Proof that the uniqueness theorem is valid for zero potential at infinity

Question

Suppose a boundary condition is that the potential tends to 0 at infinity. Can I use this as a boundary condition for uniqueness theorem? How do you prove this?

Answer 1

Given your other similar question I assume you're talking about Laplace's equation. So, does Laplace's equation together with the boundary condition that the function vanishes at infinity have a unique solution? If not, what further conditions would guarantee that it does?

It is true if the domain is the whole of $\mathbb{R}^n$, but trivially so. More precisely for $u:\mathbb{R}^n\to\mathbb{R}$ harmonic,

$$\lim_{|x|\to\infty}\frac{u(x)}{|x|}=0\implies u \,\,\,\mathrm{constant}$$ so in particular if $u(x)\to 0$, then $u$ must be constant and therefore $0$. See this Math.SE question for a sketch of the proof.

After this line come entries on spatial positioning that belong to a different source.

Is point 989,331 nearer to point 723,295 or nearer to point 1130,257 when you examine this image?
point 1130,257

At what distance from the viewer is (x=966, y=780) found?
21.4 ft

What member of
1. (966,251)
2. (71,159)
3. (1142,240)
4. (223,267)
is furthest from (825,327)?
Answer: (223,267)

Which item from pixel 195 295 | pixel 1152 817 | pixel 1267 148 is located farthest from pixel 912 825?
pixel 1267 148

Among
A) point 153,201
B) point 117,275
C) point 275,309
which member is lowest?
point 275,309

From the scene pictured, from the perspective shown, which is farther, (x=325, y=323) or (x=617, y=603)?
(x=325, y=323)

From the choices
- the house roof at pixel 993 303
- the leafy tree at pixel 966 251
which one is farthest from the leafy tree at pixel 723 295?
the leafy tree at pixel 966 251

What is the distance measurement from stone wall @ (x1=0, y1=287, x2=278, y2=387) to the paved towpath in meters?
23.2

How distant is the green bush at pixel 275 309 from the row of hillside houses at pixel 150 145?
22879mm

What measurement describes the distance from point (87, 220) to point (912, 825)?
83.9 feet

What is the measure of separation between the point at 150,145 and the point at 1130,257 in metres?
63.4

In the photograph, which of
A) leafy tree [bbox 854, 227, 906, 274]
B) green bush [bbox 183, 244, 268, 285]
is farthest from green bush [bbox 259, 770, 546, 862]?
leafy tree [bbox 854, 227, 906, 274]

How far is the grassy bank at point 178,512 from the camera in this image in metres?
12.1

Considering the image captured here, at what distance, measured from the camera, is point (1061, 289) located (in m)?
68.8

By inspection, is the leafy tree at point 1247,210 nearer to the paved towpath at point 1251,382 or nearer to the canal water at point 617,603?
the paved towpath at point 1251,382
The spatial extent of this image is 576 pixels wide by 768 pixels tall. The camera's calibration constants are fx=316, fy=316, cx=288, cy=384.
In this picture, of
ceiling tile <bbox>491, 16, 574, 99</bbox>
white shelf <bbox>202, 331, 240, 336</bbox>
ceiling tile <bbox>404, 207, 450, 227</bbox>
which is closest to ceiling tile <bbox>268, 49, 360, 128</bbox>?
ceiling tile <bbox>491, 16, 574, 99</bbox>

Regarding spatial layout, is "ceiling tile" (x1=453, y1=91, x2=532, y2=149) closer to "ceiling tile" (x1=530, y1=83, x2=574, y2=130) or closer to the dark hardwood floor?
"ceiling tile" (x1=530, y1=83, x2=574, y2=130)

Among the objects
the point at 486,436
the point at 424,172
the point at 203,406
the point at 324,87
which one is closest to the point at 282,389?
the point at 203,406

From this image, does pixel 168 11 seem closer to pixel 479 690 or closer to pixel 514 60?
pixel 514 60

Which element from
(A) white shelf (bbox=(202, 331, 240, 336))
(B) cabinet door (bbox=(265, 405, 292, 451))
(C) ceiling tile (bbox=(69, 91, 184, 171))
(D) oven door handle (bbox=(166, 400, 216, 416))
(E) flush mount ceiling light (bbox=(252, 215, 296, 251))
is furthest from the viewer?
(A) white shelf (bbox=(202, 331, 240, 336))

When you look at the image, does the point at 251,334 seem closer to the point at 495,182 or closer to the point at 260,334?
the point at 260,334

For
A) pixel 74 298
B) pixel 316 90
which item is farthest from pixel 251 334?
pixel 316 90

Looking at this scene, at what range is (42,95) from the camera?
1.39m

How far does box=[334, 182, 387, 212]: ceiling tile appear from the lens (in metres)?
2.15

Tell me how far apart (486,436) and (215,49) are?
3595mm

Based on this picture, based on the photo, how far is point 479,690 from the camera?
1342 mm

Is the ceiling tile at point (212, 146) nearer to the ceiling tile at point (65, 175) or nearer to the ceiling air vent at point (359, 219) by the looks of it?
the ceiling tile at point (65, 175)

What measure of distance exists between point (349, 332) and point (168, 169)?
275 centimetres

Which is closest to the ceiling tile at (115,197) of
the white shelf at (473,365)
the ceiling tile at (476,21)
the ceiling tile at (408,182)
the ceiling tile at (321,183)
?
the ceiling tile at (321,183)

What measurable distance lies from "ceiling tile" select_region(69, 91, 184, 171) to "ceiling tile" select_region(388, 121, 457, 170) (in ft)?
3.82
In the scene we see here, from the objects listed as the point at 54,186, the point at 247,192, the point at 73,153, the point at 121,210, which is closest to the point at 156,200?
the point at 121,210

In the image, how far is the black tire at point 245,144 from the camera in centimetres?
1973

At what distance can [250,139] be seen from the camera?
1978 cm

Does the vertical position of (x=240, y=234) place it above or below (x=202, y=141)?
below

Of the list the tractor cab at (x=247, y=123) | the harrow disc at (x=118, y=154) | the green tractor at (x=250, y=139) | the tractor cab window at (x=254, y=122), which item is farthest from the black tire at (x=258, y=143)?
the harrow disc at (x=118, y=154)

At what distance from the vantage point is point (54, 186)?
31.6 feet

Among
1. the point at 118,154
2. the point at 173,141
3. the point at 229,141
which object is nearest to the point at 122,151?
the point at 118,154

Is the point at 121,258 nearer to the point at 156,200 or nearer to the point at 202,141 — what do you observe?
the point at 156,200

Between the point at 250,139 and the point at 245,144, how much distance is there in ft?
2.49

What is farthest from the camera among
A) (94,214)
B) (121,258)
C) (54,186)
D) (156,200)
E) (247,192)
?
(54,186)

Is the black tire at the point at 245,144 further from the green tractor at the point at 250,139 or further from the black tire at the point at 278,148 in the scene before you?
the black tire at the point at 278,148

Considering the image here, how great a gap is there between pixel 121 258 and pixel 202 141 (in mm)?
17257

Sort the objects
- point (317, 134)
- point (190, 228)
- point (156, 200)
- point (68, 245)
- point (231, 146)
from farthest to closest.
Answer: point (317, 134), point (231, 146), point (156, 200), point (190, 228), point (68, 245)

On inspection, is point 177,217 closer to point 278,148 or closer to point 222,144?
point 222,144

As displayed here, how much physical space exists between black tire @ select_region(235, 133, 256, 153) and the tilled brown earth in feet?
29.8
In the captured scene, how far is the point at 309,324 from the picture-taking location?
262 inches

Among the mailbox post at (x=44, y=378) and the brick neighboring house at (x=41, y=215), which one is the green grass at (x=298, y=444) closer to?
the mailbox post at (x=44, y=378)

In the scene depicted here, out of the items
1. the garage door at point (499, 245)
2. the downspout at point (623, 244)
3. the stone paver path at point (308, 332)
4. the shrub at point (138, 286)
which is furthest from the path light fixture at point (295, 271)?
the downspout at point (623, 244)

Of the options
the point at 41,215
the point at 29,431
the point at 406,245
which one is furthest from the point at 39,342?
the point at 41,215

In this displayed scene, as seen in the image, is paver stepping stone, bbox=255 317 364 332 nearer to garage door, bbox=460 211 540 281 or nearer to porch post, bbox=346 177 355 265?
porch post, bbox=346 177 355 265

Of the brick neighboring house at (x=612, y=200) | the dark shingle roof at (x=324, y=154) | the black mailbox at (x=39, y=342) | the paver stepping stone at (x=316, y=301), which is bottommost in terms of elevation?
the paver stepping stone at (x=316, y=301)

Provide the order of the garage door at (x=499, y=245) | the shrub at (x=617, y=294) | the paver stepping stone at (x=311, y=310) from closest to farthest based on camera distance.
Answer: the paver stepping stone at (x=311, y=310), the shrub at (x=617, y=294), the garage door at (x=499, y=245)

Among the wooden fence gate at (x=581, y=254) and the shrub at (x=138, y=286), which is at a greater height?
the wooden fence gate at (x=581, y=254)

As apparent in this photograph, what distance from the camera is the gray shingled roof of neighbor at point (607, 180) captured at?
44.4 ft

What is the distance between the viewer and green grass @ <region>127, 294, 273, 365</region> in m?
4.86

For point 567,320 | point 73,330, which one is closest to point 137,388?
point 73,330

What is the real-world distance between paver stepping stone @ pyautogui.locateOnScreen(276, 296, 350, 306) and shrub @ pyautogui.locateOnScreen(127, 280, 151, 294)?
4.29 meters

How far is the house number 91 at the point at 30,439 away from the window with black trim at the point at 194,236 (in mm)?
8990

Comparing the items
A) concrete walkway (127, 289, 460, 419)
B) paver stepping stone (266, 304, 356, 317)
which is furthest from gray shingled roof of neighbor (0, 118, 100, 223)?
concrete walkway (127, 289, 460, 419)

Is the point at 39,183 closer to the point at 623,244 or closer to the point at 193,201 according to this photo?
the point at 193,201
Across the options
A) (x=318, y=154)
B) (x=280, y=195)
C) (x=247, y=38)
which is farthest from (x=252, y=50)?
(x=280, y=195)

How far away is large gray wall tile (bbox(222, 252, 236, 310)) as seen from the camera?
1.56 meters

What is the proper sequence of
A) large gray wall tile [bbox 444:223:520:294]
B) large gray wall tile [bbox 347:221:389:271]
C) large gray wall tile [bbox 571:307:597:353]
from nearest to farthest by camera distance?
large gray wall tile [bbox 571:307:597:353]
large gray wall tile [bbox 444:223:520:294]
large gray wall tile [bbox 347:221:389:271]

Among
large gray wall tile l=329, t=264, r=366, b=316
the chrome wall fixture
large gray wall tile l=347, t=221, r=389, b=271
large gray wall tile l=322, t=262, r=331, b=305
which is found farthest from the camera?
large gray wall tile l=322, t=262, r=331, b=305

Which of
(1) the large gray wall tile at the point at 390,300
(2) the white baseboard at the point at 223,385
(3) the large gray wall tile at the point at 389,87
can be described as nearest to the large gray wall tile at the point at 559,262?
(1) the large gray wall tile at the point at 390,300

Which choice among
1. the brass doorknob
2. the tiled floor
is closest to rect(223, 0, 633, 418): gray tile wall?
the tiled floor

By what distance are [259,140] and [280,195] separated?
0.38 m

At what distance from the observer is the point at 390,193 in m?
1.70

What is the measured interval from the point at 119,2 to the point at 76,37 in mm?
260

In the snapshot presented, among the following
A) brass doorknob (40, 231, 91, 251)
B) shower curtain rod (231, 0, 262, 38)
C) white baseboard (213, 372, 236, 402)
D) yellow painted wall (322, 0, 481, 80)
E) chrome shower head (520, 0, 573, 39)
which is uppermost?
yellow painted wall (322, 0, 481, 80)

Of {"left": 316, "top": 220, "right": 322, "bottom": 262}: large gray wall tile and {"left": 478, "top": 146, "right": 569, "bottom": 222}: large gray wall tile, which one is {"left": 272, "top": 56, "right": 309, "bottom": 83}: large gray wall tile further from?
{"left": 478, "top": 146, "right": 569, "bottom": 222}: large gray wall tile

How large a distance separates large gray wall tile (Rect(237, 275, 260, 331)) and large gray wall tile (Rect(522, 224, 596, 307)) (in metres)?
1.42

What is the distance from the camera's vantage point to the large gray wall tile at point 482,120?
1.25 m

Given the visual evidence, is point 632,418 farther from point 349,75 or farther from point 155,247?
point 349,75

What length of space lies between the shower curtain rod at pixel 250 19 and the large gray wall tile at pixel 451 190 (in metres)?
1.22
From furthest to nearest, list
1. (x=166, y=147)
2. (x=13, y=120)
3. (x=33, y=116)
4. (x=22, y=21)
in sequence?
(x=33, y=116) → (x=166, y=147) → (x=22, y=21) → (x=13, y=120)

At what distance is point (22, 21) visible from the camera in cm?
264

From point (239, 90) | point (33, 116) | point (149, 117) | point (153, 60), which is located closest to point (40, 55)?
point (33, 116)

If the domain is not the whole space, then generally it does not hold. Consider for instance Laplace's equation in $\mathbb{R}^3\setminus\{0\}$. Then both $1/r$ and $0$ are solutions which decay to $0$ at infinity.

You can make the solution unique if you specify further boundary conditions, but the theorem is more technical. Roughly speaking for Laplace's equation on $\mathbb{R}^3\setminus\Omega$ the solution is unique if you specify the value of the solution on $\partial\Omega$ and require that it vanishes at infinity. See here for a precise statement and a proof.

Answer 2

Infinity is only one boundary. You can use this as one of the boundary conditions, but there are (obviously) multiple electrostatic potentials that satisfy the condition that $\phi(\infty)=0$ -- for example, the potential due to any localized, finite charge distribution.

Note that it also may be necessary to specify that $\phi(\infty)=0$ for there to be a unique solution. The usual statement that the potential of a point charge is $\phi(r)=q/r$ (rather than $\phi(r)=q/r+\phi_0$) reflects that the boundary condition $\phi_0=\phi(\infty)=0$ has been assumed.